More often, though, such improvisation is driven by a showrunner looking at episodes and being able to judge what works and what doesn’t.  Much of The Good Wife’s fourth season was planned around a storyline featuring the newly introduced character of investigator Kalinda Sharma’s dangerous ex-husband. But when showrunners Robert and Michelle King discovered that audiences hated the character and the story, they brought it to a quick and abrupt end after only four episodes featuring him had aired.

The best improvisations are the ones that come when a showrunner hears a melody he had never expected. Vince Gilligan had originally intended to kill off the character of Jesse Pinkman at the end of the show’s first, seven-episode season. But by the second episode he was so impressed by Aaron Paul’s performance in the role and his rapport with lead Bryan Cranston he decided to let Jesse live.  That relationship would become the emotional center of the series, and anyone watching would assume that this was the plan all along.

Some showrunners are so enthralled with improvisation that they refuse to plan out even what will happen within a single episode. David Milch, creator of Deadwood, would shoot episodes without scripts, instead conceiving and writing a day’s shooting only one day in advance. “You have to look at the actors and take the resources that are available to you. It’s like making soup. Sometimes, you’ve got to see what’s there,” Milch has said. A great deal of the writing sessions, according to Jody Worth, another writer on the show, was “pulling together threads that may or may not have existed in what we had intended.”  Milch himself had another way of looking at the process: “It was like getting great musicians to do solos.”

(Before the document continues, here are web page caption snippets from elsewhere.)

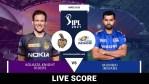 VIVO IPL 2021 M05: KKR vs MI Live Score Telecast Head to Head Records | VIVO IPL 2021 Kolkata Knight Riders vs Mumbai Indians Live Match Score Telecast Broadcast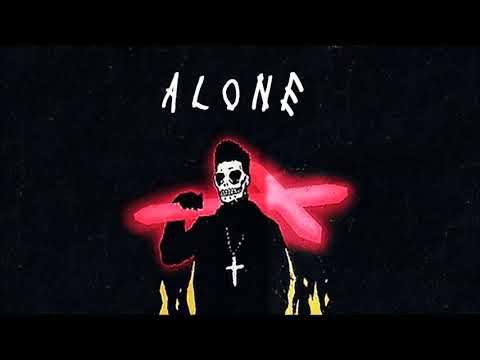 The Weeknd & Logic Type Beat    Alone (ft. Eminem)
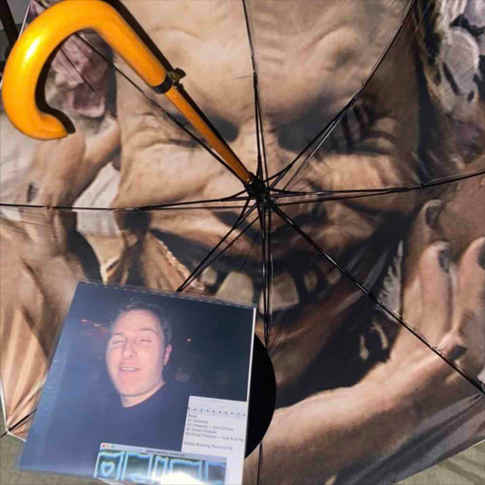 Jon Beige - Aphex Twin Special
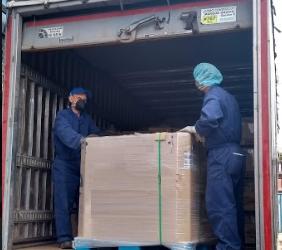 Sinthya Quimica continua prestando su servicio en el aislamiento obligatorio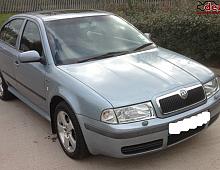 Imagine Dezmembrez Skoda Octavia 1 1999 - 2007 Piese Auto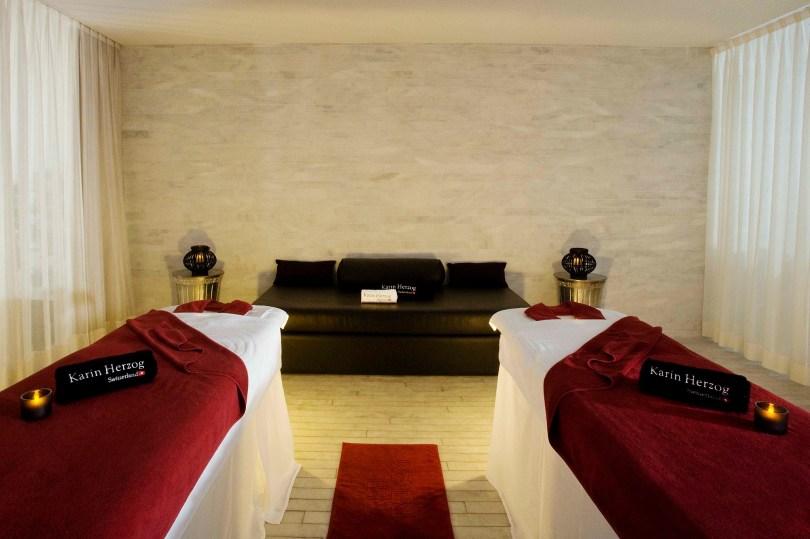 Salle de Massage - BSpa by Karin Herzog - Altis Belem Hotel Spa - Lisbonne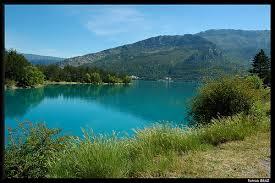 lac artificiel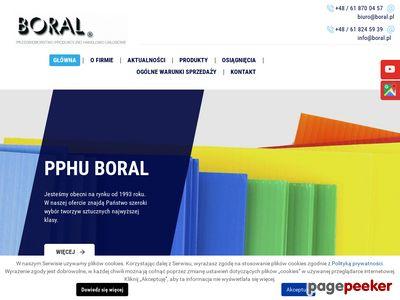 Boral P.P.H.U Aleksander Borowicz - tworzywa konstrukcyjne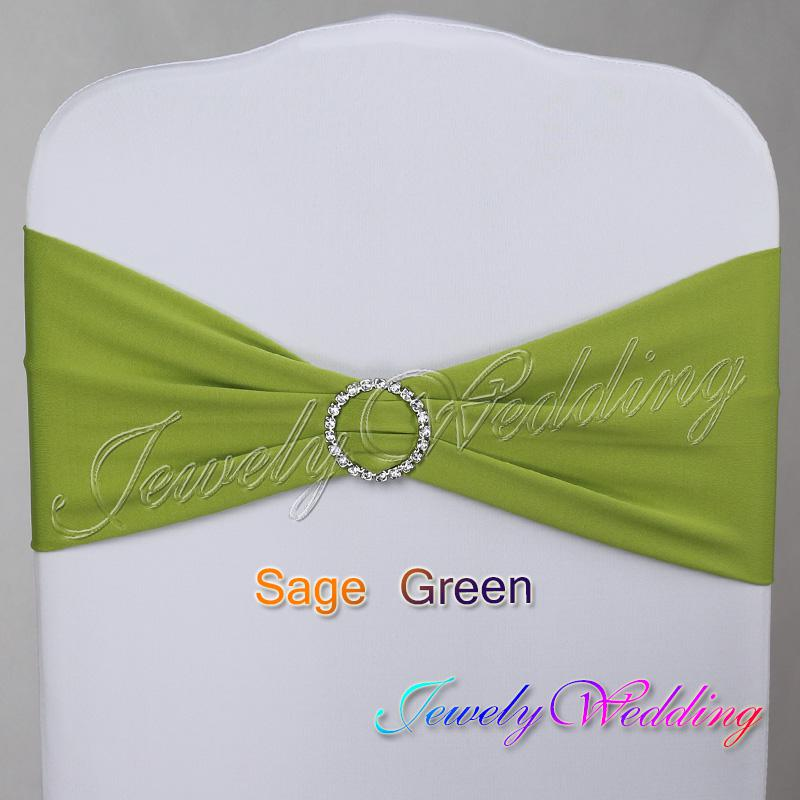 chair covers sage green rocking chairs in spanish top sale banquet spandex cover band characteristic not the same as ordinary bands our is double and with high quality acrylic diamond ring bucke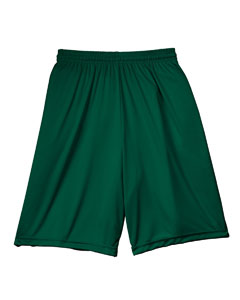 """A4 9"""" Cooling Performance Short, Royal, 3X-Large"""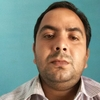 Brajesh Pandey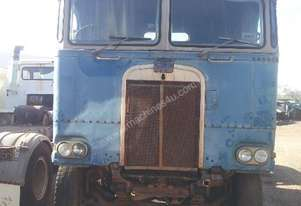 Kenworth K100 Cab chassis Truck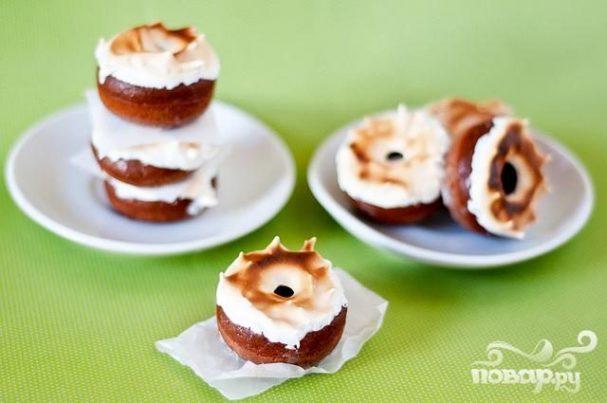 Мексиканские шоколадные пончики с глазурью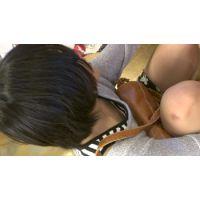【フルHD】リアル胸チラハンターvol.1257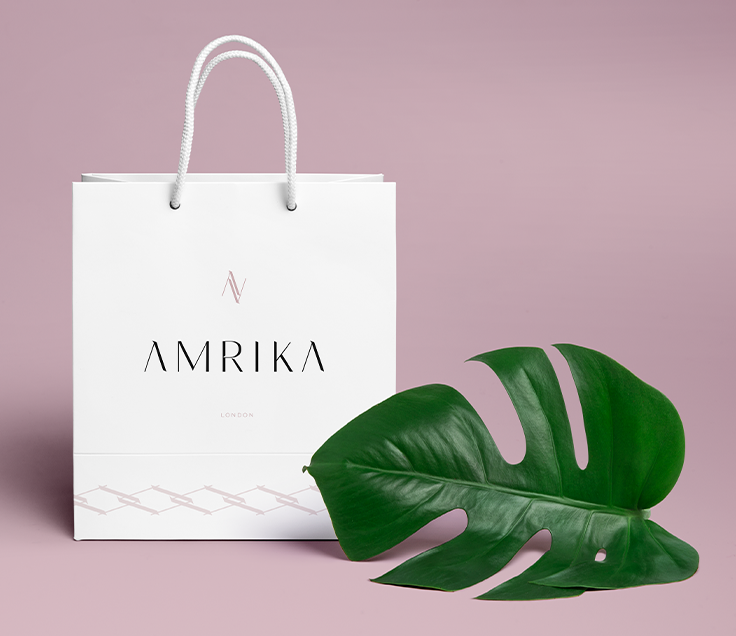 Amrika-websitedesign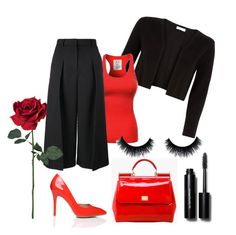 Be my Valentine ❤️ by renicherie on Polyvore featuring polyvore, fashion, style, Monsoon, Erdem, Dolce&Gabbana, Bobbi Brown Cosmetics, women's clothing, women's fashion, women, female, woman, misses and juniors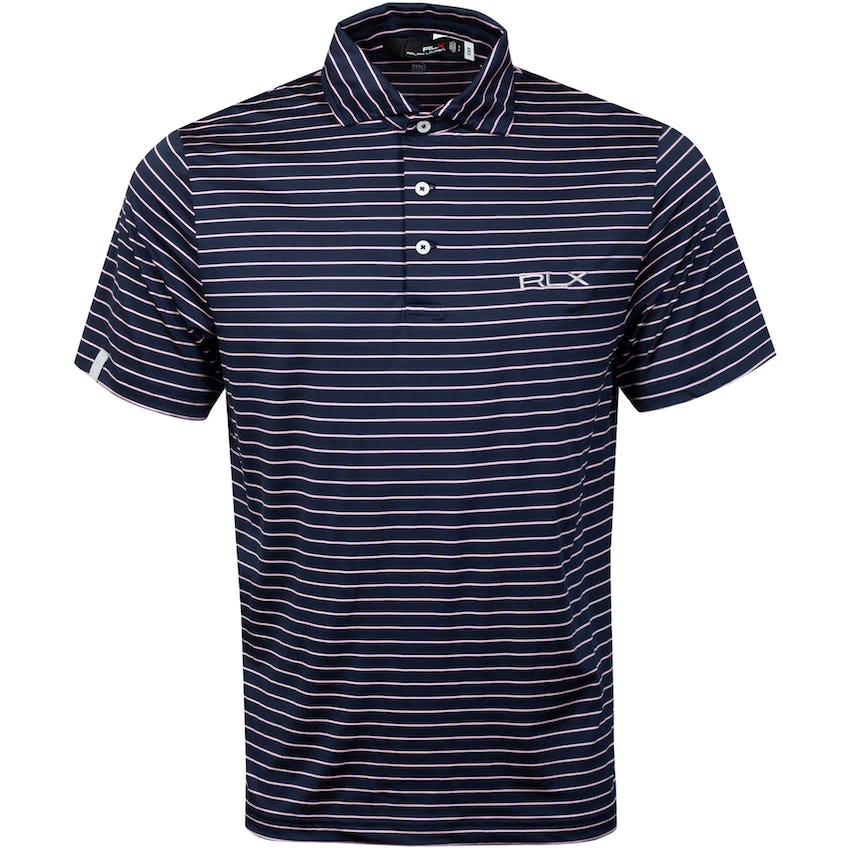 Featherweight Airflow Polo Shirt French Navy/Carmel Pink
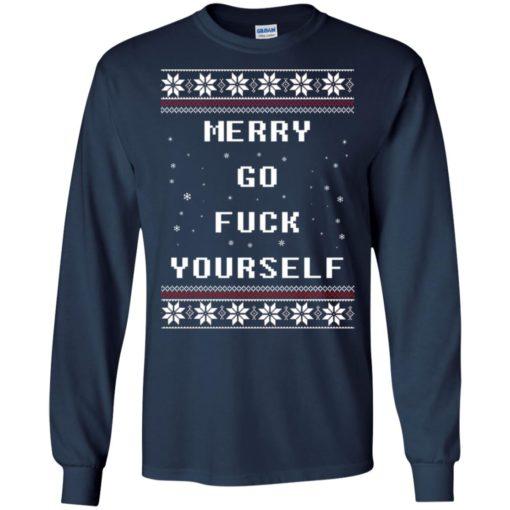 Merry go fuck yourself Christmas sweatshirt shirt - image 1356 510x510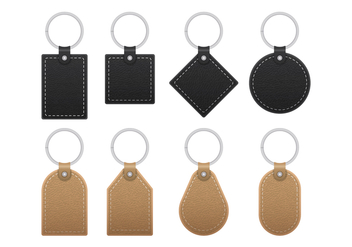 Leather Key Chains - vector #384845 gratis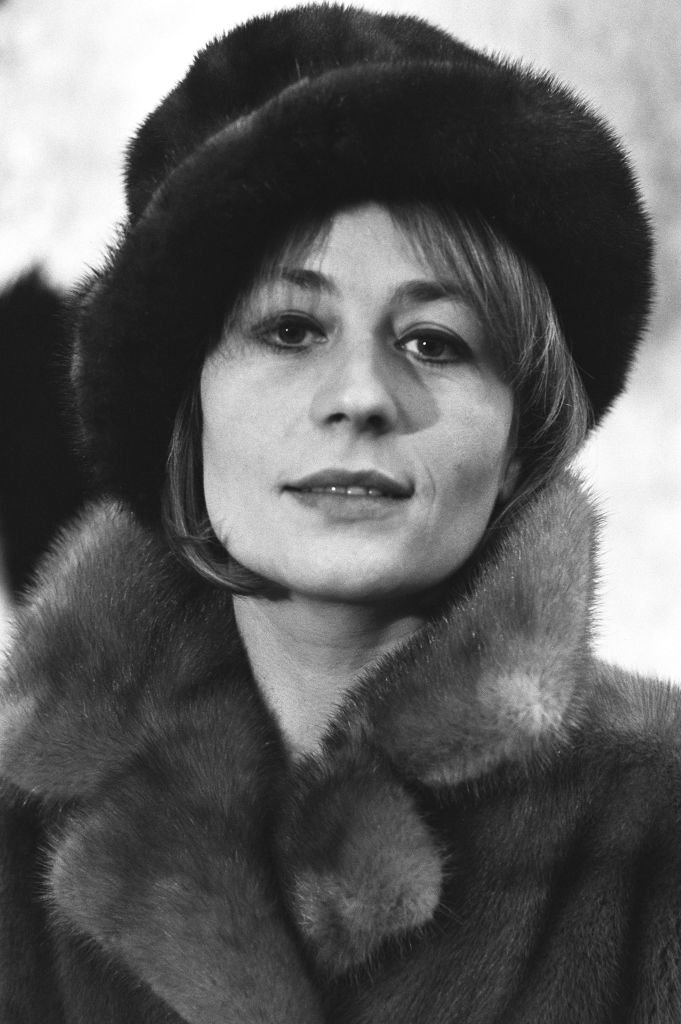 Portrait d'Annie Girardot, en 1965. | Photo : Getty Images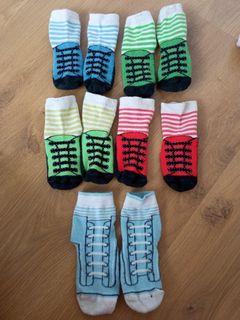 baby Socks 30rb get 5pair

As a writer who has spent a quarter of a century producing dramatic television (although not anything as ambitious as those mentioned here), I am delighted to see my artistic medium finally receiving its share of academic respect. I believe there is much to be gained in a discussion of the present and future of modern serial television. But such a discussion must start with an understanding of what these shows actually are, and not what we would like them to be.